[Spatial relation data]
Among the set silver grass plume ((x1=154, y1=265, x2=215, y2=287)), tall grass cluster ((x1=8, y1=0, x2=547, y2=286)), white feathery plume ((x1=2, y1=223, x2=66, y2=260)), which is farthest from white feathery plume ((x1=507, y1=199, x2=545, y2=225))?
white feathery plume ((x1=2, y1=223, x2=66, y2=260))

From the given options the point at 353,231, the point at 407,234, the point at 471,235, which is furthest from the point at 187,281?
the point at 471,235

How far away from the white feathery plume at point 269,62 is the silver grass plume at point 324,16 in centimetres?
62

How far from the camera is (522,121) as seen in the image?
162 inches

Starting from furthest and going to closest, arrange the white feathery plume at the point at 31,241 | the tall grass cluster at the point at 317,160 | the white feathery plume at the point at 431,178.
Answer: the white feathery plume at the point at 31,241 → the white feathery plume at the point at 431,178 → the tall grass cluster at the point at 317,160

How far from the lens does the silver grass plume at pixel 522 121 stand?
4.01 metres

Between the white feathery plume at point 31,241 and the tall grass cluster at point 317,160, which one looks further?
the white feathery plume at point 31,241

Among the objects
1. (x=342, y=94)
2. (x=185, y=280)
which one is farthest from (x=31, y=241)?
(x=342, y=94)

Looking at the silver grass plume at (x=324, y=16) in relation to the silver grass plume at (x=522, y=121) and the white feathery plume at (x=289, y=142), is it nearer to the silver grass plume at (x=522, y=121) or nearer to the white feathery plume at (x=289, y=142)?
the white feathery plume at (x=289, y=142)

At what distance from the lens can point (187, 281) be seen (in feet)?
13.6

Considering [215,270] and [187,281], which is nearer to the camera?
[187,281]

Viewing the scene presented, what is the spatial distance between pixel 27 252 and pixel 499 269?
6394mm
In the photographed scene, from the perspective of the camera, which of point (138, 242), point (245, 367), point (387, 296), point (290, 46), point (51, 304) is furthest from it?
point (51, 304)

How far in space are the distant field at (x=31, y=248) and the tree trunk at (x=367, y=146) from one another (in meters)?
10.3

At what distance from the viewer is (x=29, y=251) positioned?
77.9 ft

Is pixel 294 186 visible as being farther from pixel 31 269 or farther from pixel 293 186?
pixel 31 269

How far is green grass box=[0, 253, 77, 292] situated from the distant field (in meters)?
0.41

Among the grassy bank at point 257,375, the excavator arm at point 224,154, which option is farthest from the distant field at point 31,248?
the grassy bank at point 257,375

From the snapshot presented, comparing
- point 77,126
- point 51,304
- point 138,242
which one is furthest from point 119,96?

GIVEN PROBLEM:
Copy the stretch from the line containing "Considering [215,270] and" through the end of the entries, substituting "far meadow" for "distant field" and leaving everything else unchanged.

COMPLETE RESPONSE:
Considering [215,270] and [187,281], which is nearer to the camera?
[187,281]

Viewing the scene presented, what is the spatial distance between pixel 27 252 and pixel 499 269?
6394mm
In the photographed scene, from the perspective of the camera, which of point (138, 242), point (245, 367), point (387, 296), point (290, 46), point (51, 304) is furthest from it?
point (51, 304)

How far in space are the far meadow at (x=31, y=248) and the tree trunk at (x=367, y=146) from one another (in meters)?
10.3

At what distance from the viewer is (x=29, y=251) positioned?
77.9 ft

Is pixel 294 186 visible as being farther from pixel 31 269 or farther from pixel 293 186?
pixel 31 269

How far is green grass box=[0, 253, 77, 292] situated from the far meadow (in meters)?
0.41

Among the grassy bank at point 257,375, the excavator arm at point 224,154, which option is farthest from the far meadow at point 31,248?
the grassy bank at point 257,375

From the snapshot presented, comparing
- point 77,126
- point 51,304
- point 138,242
which one is furthest from point 119,96?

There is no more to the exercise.